* **TASK DESCRIPTION**: Write the next part of the personal essay on redeeming the Christian mind below, picking up right after its last sentence.

Redeeming the Christian Mind, Part 2: My Own Introduction to the Christian Mind

My Story

As you can see, from the previous article – Redeeming the Christian Mind, Part 1 – I’m pretty passionate about the Christian mind. I was not always concerned about this facet of Christian living, however.

I became interested in the Christian mind when traveling around South Carolina after my freshman year of college, preaching in a Revival Team sponsored by the Southern Baptist Convention. At that point, I was a leadership-oriented Christian who had been active in my youth group for several years and active in Christian clubs in college throughout my Freshman year. Permitting a few Christian catch-phrases, I had already “answered a call to ministry.” I was “sold out” for Jesus. I understood that I was “giving my whole heart to God,” but I did not yet understand how my mind was involved in the process.

* **DATA BLOCK**:
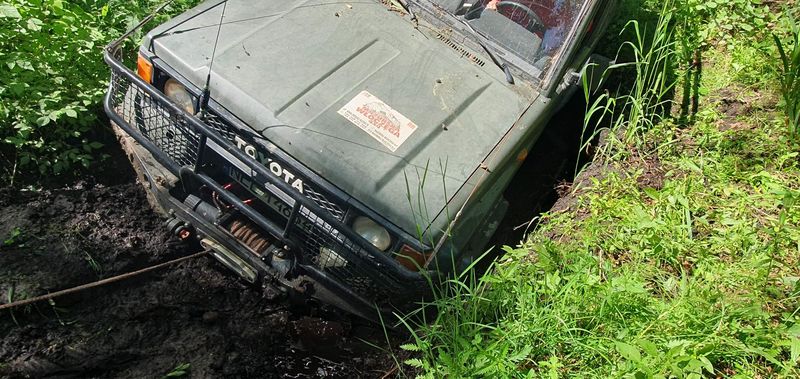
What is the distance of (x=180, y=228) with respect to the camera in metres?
3.20

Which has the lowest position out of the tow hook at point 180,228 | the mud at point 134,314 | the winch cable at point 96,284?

* **TASK RESPONSE**:
That summer, traveling and speaking, I found out that I loved preaching and teaching, but I also found that I have a lot to learn. When I’d inspect my sermons I’d realize I was blurring opinions and fact. I’d see where I didn’t know the scripture references or misquoted verses. And I wasn’t sure about the theology behind other claims. I have never had a problem sharing my opinions about things, but if I was going to be preaching and teaching, I better have more than just “opinions” to offer people. Overnight I became an avid reader largely because I was scared that I’d misinform or mislead people. James 3:1 explains that “teachers will be judged more strictly.” I take that verse seriously. teaching is an important and influential role, and we should understand and appreciate how we answer to God for the way we exercise our influence – educating well or poorly, teaching truth or lies, speaking in wisdom or foolishness. Teachers, wither from lecterns or pulpits, have a heavy responsibility that way. I reached out to books so I could have some extra help in lifting that weight of responsibility. To this day, it’s hard to find me traveling anywhere without a book in my hand. If I’m going to preach and teach God’s word, I better know what I’m talking about.

Seminary or Cemetary?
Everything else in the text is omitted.